Recopiez le passage du texte sur la confusion des idées politiques qui commence aux mots « Le communisme a » et s’achève après « reste très confidentielle. ». Remplacez-y « goulags » par « camps de travail ».

Texte étudié:
┌──

Je pense que beaucoup de choses sont encore confuses dans la tête de beaucoup de gens.
L’anarchisme a été diabolisé comme étant le chaos.
Le communisme a été diabolisé aussi suite aux goulags en russie.
La démocratie est confondue avec la notion de majorité (plus largement, “gouvernance” est donc probablement confondue avec “mode de décision”).
Peu de gens ont évoqué dans le débat public le fait que l’URSS a en fait mis en place un capitalisme d’état, et absolument pas le “communisme”. Cette analyse reste très confidentielle.
C’est confus dans la tête de beaucoup (y compris moi, jusqu’à il y a quelque temps), et la confusion est entretenue par le pouvoir en place (« bouh ! le communisme c’est EXTREEEEEME ! l’anarchisme c’est le DESOOOORDRE ! C’est la porte ouverte à toutes les fenêtres !! »).
Le débat est pétri de paralogismes allant de la pente glissante au faux dilemme, en passant par l’homme de paille et autres, agglomérés à une montagne d’idées reçues, alimentées par le FN et d’autres, y compris des personnes de bonne foi, qui parlent simplement trop vite…
Nuit debout a un héritage historique et social, on ne peut pas dissocier les intervenants de leur contexte. Nous sommes dans une civilisation hiérarchisée, à gouvernance et formalisme historiquement forts, à mode de décision “majoritaire” (dictatorial, donc) et ça influence forcément les actions et les décisions.
Il faut du temps, de l’éducation, et beaucoup de bienveillance pour pouvoir s’extraire de tout cela. Il nous faut prendre le temps. Discuter, réfléchir, mûrir, revenir, rediscuter, laisser parler l’autre, l’écouter, cheminer, seul ou ensemble.
Bref, on n’est pas encore sortis du « système », car celui-ci n’a pas encore été totalement identifié (selon moi). Est-ce le capitalisme ? Est-ce le libéralisme ? Est-ce le patriarcat ? La méritocratie ? Une combinaison ? Encore d’autres ?
Je penche personnellement pour « le pouvoir », et toute forme de domination ; en gros ma thèse est que « la violence est systémique » ; elle est la cause, et non la conséquence. Le problème est donc majoritairement éducatif, et remonte à trèès trèès loin (par exemple « la violence est dans la nature humaine », ça fait combien de temps qu’on l’entends ? Pourtant c’est strictement faux d’un point de vue des neurosciences ; la nature humaine, c’est l’entraide, pour peu que le cerveau grandisse dans un environnement propice).

└──

Matériel fourni:
┌──

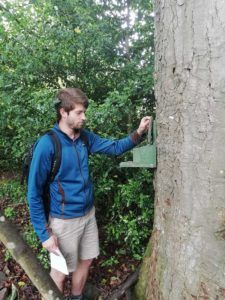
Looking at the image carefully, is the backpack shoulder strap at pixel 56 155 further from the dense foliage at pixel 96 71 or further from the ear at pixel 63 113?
the dense foliage at pixel 96 71

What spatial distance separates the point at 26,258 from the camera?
1.91 m

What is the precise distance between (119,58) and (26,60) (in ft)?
3.64

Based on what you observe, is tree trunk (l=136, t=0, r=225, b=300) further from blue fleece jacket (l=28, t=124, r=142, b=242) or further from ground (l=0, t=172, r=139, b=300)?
ground (l=0, t=172, r=139, b=300)

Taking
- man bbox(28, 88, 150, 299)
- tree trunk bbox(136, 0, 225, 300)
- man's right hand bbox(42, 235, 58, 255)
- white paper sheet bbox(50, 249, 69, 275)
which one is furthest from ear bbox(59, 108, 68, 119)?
white paper sheet bbox(50, 249, 69, 275)

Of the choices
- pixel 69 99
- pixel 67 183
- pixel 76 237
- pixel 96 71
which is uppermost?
pixel 96 71

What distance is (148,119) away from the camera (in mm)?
2801

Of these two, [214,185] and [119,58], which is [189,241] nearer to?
[214,185]

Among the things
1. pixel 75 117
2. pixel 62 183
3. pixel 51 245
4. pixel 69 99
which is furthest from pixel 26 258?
pixel 69 99

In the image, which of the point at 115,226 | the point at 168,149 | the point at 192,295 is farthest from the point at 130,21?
the point at 192,295

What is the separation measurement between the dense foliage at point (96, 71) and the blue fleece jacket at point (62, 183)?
0.70m

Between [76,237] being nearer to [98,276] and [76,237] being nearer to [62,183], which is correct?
[62,183]

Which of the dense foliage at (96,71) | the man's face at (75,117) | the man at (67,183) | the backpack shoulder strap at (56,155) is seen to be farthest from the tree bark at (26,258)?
the dense foliage at (96,71)

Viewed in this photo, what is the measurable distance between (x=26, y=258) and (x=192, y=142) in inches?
50.0

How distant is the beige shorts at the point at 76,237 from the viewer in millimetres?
2750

└──

Corrigé:
Le communisme a été diabolisé aussi suite aux camps de travail en russie.
La démocratie est confondue avec la notion de majorité (plus largement, “gouvernance” est donc probablement confondue avec “mode de décision”).
Peu de gens ont évoqué dans le débat public le fait que l’URSS a en fait mis en place un capitalisme d’état, et absolument pas le “communisme”. Cette analyse reste très confidentielle.